D’altro canto, non dobbiamo dimenticare che esistono diversi fattori che possono ostacolare una risposta efficiente dell’offerta a questa domanda più dinamica, come ad esempio il pensionamento dei baby boomer e quindi minore offerta di lavoro. questo implica, per i mercati che gli asset che hanno fatto meglio da inizio anno (crescita, tecnologia, oro, duration, ecc.) saranno probabilmente i peggiori performer relativi per il resto dell’anno.
Negli Stati Uniti, i problemi riscontrati in alcune banche statunitensi non dovrebbero portare a un inasprimento “catastrofico” delle condizioni finanziarie. In prospettiva, il forte grado di disintermediazione bancaria che caratterizza da tempo il sistema finanziario statunitense riduce la probabilità che i problemi che stanno interessando le banche regionali americane generino qualcosa di simile a una recessione. per quanto riguarda il tetto del debito probabilmente si risolverà senza causare grossi problemi, per non mettere in discussione il ruolo del dollaro come valuta di riserva e la reputazione dei titoli del Tesoro USA come asset privo di rischio per eccellenza.

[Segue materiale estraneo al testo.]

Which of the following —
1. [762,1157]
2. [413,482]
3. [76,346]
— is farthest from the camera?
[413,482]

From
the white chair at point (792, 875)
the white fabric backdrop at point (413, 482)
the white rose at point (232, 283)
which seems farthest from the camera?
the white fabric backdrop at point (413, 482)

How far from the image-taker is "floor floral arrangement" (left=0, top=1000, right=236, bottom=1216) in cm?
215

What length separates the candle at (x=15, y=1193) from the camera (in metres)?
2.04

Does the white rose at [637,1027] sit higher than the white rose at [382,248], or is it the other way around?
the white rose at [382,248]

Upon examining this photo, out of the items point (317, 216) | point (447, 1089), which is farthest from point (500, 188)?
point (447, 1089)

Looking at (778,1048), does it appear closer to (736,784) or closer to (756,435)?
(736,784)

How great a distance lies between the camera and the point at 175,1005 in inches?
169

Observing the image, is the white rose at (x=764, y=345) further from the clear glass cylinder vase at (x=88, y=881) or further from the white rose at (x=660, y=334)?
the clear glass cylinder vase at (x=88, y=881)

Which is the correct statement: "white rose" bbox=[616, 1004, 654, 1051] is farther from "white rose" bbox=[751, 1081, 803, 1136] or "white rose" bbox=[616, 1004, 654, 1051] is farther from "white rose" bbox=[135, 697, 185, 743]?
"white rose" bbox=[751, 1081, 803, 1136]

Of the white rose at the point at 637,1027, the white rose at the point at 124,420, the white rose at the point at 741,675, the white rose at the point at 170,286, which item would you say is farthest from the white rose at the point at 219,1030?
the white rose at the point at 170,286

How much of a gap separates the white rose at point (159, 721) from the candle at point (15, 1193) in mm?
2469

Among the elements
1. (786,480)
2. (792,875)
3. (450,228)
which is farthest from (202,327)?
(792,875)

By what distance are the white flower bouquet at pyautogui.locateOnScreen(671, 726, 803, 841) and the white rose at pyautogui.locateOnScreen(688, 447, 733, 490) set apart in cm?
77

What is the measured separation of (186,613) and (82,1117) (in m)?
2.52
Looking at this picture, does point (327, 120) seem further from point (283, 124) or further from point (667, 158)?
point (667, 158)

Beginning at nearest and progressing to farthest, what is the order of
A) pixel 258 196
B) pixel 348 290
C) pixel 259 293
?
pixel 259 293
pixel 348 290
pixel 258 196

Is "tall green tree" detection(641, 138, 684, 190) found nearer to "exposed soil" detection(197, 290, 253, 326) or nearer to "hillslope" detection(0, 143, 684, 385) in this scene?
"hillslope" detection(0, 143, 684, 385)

L’attuale contesto economico globale
Se è vero che alcuni indicatori hanno mostrato segni di moderazione, ciò non significa che l’economia statunitense sia sull’orlo della recessione. Al contrario, gli Stati Uniti sembrano iniziare a correggere l’enorme eccesso di domanda generato dopo la pandemia. Un segno di crescente debolezza dell’economia statunitense è quello della crescita del Pil del primo trimestre (1,1% trimestre su trimestre annualizzato, un tasso teorico chiaramente inferiore al potenziale). Tuttavia, anche in questo caso, analizzando questi dati, è difficile non concludere che l’economia statunitense continua a mostrare una grande forza di fondo. Due esempi: i consumi privati sono cresciuti a tassi trimestrali annualizzati del 3,7% nel primo trimestre; il calo delle scorte, dal canto suo, ha sottratto quasi 2,3 punti alla crescita in quel periodo.
Inoltre, le aspettative di inflazione delle imprese statunitensi continuano a muoversi nella giusta direzione e ciò rende più credibile la possibilità che la Fed possa controllare l’inflazione senza dover provocare una recessione dell’economia americana.
Se invece analizziamo la situazione dell’Europa, i dati del mercato del lavoro e del settore dei servizi nell’Eurozona non solo non indicano una recessione, ma sarebbero piuttosto compatibili con una certa accelerazione dell’attività economica. Anche le aspettative di inflazione nell’area dell’euro appaiono in fase di moderazione e questo, come nel caso degli Stati Uniti, rende plausibile uno scenario di atterraggio morbido dell’attività economica, sufficiente a ottenere una progressiva moderazione delle pressioni sui prezzi nei prossimi trimestri.
Infine, bisognerà tenere d’occhio anche l’evoluzione dei prezzi dei generi alimentari e dell’energia nel resto dell’anno. Se queste dovessero aumentare in modo sensibile, l’inflazione complessiva potrebbe chiudere l’anno a tassi ancora troppo elevati, il che a sua volta potrebbe portare a una catena di eventi poco sgraditi. Vale a dire: disancoraggio delle aspettative di inflazione, effetti significativi di seconda battuta su salari e prezzi, rialzi dei tassi ancora più aggressivi da parte delle banche centrali. E, poi, recessione (forse significativa) come scenario centrale per il 2024.